> [YOUR GOAL]:
Extract every line of the records that contains the string "black", treating uppercase and lowercase letters as distinct.

> [SOURCE RECORDS]:
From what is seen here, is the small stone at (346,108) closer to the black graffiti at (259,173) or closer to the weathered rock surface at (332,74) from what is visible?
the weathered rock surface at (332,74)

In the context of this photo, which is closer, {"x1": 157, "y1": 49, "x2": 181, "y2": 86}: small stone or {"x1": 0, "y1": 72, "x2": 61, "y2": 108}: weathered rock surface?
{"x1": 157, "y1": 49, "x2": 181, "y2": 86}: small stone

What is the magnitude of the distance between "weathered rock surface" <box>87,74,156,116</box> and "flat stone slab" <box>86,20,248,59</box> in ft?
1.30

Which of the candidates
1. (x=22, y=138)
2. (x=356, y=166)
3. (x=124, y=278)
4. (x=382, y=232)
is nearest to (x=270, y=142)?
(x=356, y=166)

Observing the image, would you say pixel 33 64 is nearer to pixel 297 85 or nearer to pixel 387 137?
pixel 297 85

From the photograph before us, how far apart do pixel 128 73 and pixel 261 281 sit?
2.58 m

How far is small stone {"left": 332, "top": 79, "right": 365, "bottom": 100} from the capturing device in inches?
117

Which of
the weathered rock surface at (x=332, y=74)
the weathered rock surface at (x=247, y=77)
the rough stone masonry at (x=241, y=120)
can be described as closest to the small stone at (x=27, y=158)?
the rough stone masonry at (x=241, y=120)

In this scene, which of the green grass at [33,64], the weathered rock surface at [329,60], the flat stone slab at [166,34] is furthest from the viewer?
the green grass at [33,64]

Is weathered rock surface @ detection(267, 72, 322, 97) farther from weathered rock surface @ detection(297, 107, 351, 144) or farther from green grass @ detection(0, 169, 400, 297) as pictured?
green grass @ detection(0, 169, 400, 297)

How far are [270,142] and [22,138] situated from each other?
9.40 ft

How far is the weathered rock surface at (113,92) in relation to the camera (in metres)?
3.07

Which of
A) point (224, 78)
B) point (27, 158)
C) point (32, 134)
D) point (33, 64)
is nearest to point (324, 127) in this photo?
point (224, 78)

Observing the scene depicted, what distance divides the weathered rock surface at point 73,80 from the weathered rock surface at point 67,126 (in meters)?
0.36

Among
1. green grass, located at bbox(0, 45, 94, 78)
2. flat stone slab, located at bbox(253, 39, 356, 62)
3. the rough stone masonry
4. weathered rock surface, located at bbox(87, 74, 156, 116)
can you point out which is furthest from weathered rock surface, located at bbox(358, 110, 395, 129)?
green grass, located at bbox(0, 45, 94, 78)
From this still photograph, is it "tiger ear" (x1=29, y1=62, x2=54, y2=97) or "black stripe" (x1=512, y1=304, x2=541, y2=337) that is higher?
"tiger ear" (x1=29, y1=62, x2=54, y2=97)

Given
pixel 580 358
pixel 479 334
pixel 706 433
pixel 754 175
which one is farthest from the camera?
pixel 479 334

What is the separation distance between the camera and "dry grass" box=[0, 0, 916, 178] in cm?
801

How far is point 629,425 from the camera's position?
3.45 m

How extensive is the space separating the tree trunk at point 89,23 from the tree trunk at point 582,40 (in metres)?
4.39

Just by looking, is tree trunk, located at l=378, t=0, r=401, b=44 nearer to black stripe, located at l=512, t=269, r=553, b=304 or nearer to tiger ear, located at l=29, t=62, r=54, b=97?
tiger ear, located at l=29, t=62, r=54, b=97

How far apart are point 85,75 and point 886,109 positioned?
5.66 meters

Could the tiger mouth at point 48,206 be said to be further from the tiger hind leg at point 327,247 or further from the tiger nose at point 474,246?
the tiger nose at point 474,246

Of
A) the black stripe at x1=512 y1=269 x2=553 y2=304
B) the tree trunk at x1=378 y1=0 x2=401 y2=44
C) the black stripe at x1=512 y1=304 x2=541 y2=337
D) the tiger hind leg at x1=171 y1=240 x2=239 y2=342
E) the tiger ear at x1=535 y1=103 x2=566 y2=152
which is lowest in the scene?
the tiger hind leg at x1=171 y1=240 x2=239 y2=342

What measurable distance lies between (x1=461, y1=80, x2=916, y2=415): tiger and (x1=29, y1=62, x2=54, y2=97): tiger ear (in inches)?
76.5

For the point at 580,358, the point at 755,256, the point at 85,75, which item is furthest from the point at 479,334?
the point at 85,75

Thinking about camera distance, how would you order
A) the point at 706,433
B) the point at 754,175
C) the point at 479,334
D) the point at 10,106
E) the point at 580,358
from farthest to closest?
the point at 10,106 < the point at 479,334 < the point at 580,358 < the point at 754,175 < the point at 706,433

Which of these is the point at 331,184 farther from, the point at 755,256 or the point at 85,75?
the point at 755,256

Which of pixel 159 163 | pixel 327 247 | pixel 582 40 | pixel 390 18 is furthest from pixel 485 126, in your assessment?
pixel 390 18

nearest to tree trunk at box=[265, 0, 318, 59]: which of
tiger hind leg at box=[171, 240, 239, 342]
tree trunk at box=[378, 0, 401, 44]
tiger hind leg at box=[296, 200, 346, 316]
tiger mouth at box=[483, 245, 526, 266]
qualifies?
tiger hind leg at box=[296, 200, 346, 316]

* * *

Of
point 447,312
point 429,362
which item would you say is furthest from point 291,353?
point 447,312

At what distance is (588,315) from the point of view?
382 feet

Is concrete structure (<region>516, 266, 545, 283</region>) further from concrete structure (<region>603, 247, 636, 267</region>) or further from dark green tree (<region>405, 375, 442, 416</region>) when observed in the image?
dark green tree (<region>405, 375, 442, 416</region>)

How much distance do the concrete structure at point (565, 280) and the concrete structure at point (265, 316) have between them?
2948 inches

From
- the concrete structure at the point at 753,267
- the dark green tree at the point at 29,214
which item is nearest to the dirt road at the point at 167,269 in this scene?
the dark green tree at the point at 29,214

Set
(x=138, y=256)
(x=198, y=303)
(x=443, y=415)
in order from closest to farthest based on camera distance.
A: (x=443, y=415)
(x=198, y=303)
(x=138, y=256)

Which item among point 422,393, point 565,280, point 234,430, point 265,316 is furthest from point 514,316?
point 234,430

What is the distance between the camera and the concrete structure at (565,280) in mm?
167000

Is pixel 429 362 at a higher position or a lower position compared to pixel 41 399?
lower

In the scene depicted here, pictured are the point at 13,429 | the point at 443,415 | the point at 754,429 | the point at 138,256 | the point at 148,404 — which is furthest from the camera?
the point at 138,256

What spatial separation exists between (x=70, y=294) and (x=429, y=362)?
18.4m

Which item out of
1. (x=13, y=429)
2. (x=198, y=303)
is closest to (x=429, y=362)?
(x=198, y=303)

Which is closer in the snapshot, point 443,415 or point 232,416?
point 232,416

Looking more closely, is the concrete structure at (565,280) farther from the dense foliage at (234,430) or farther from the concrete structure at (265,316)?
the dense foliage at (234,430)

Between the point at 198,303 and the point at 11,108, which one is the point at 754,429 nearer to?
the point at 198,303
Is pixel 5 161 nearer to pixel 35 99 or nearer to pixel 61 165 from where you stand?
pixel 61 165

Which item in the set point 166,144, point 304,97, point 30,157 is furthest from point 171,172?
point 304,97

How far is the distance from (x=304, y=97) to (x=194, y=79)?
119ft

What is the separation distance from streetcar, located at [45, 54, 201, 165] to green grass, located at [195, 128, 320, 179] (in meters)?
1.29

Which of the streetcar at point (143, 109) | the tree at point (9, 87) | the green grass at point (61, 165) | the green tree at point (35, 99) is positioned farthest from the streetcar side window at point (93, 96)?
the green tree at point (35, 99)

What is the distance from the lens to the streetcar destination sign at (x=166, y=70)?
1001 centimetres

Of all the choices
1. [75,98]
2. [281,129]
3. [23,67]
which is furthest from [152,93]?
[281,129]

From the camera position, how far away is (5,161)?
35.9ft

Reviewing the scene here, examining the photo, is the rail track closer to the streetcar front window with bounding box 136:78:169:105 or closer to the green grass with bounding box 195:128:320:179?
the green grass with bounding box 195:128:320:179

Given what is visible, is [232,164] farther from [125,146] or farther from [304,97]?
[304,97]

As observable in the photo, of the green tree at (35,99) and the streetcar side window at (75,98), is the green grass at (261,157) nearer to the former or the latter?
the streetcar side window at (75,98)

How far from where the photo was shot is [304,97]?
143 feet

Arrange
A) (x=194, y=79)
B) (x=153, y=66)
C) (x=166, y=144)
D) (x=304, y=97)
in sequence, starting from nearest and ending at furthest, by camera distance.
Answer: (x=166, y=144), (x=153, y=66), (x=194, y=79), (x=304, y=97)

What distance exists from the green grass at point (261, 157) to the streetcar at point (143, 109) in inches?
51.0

> [CORRECT ANSWER]:
From what is seen here, is the small stone at (346,108) closer to the black graffiti at (259,173) or closer to the weathered rock surface at (332,74) from what is visible?
From this still photograph, is it "tiger ear" (x1=29, y1=62, x2=54, y2=97) or "black stripe" (x1=512, y1=304, x2=541, y2=337) that is higher?
Just by looking, is tree trunk, located at l=378, t=0, r=401, b=44 nearer to black stripe, located at l=512, t=269, r=553, b=304 or nearer to tiger ear, located at l=29, t=62, r=54, b=97?
A) the black stripe at x1=512 y1=269 x2=553 y2=304
C) the black stripe at x1=512 y1=304 x2=541 y2=337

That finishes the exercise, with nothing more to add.